Alkyl or alkenyl (R in formula (7) and formula (8)8~R10) preferable number-average molecular weight be 800~3500.
At least the succinimide with 1 alkyl or alkenyl includes in the molecule:Only add in an end of polyamines chain Into the succinimide of monotype shown in the formula (7) for having succinic anhydride, so-called;There is amber with two terminal additions in polyamines chain The succinimide of dimorphism shown in the formula (8) of acid anhydrides, so-called.Can the succinyl containing monotype in lubricant oil composite The succinimide of imines and dimorphism it is any, both can also be contained in the form of mixture.

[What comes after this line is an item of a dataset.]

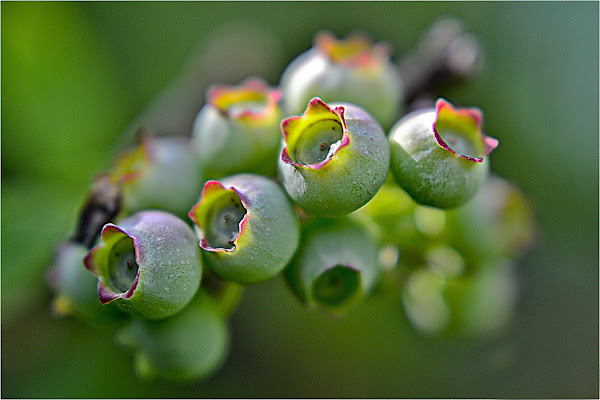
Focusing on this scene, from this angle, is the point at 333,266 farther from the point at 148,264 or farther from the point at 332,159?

The manufacture method at least in the molecule with the succinimide of 1 alkyl or alkenyl is not particularly limited, such as Can by make to have carbon number 40~400 alkyl or alkenyl compound and maleic anhydride 100~200 DEG C of reactions and Alkyl succinic acid or alkenyl succinic acid are obtained, the alkyl succinic acid or alkenyl succinic acid is reacted and is obtained with polyamines.Here, make For polyamines, Diethylenetriamine, three second tetramines, tetren and five second hexamines can be illustrated.
As the benzylamine at least in the molecule in (G-2) composition with 1 alkyl or alkenyl, following formulas can be illustrated (9) compound shown in.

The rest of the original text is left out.